Formulation	IC50, µM
	MCF‐7	SKOV3
free drug	0.386 ± 0.025	0.542 ± 0.041
DOX loaded in non‐targeted NPs	0.117 ± 0.022	0.128 ± 0.01
DOX loaded in targeted NPs	0.018 ± 0.008	0.155 ± 0.001

Taheri et al. [21] conjugated LHRH to methotrexate‐human serum albumin (MTX‐HAS) NPs via EDC as the cross‐linker. They also showed significant cytotoxicity of the LHRH targeted NPs on the LHRH positive T47D cells compared to non‐targeted NPs.

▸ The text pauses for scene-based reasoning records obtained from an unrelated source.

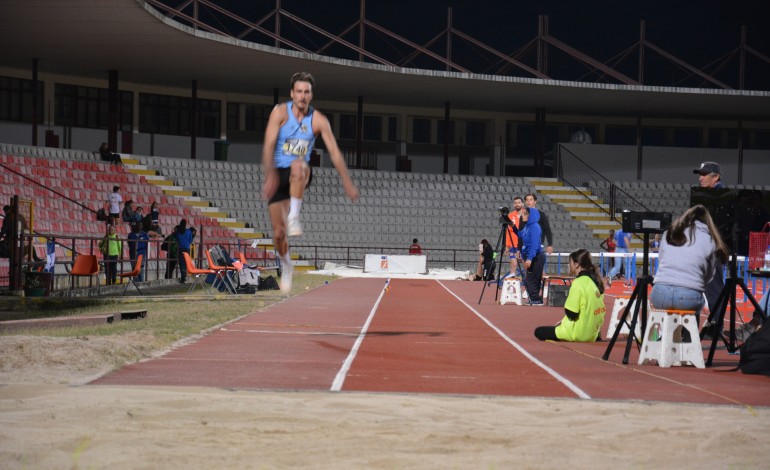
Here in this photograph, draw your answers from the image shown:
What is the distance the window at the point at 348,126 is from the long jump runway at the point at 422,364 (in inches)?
1349

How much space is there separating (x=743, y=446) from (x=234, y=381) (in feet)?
13.0

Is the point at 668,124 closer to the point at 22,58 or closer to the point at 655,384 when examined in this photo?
the point at 22,58

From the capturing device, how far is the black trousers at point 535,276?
1798 cm

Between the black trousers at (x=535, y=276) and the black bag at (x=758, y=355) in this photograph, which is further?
the black trousers at (x=535, y=276)

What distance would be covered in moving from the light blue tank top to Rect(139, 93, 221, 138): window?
37680 millimetres

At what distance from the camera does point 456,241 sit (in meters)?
40.8

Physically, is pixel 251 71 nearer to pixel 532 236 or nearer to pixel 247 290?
pixel 247 290

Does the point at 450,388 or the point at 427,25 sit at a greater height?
the point at 427,25

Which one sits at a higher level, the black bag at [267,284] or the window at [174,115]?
the window at [174,115]

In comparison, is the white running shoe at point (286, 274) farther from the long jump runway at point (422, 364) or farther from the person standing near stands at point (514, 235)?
the person standing near stands at point (514, 235)

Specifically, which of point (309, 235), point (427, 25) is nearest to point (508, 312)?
point (309, 235)

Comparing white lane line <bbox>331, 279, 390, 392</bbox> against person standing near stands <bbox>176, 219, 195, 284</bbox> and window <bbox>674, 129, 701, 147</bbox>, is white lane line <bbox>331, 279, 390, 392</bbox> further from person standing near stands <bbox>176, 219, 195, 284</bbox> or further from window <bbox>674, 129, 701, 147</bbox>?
window <bbox>674, 129, 701, 147</bbox>

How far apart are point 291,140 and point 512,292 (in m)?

In another study, a synthetic analogue of LHRH peptide was attached to the nanocarriers containing paclitaxel. Intratumoral accumulation and anti‐cancer efficacy of targeted nanocarriers were enhanced compered to non‐targeted ones in the tumour of mice bearing xenografts of human A549 lung carcinoma [36].

4 Conclusion

In this study, DOX loaded NPs of PMVEMA were prepared by the cross‐linking method. The effect of stirring rate, DOX/polymer and ZN/polymer ratio were studied in eight different formulations. Finally, the formulation prepared using 5% of DOX, 50% of ZnSO₄ and stirrer speed of 960 rpm was selected as the optimal formulation. Triptorelin/polyallylamine conjugation was prepared and coated on the surface of the NPs in order to carry out an active targeting procedure for drug delivery to cancerous breast cells. Targeted NPs containing DOX showed the highest significant cytotoxic effects on LHRH‐positive MCF7 compared to the non‐targeted NPs and free DOX. Also targeted and non‐targeted DOX loaded NPs had almost the same cytotoxicity effect on SKOV3 cells (as negative non‐bearing LHRH receptor cells). This confirmed the cellular uptake of the targeted NPs in MCF‐7 cells via the receptor mediated endocytosis. It is notable that the blank NPs were not cytotoxic, which indicates the safety of the selected polymers. However, these observations must be further investigated in preclinical in vivo studies to confirm the specific cytotoxic effects of the targeted nanoparticles.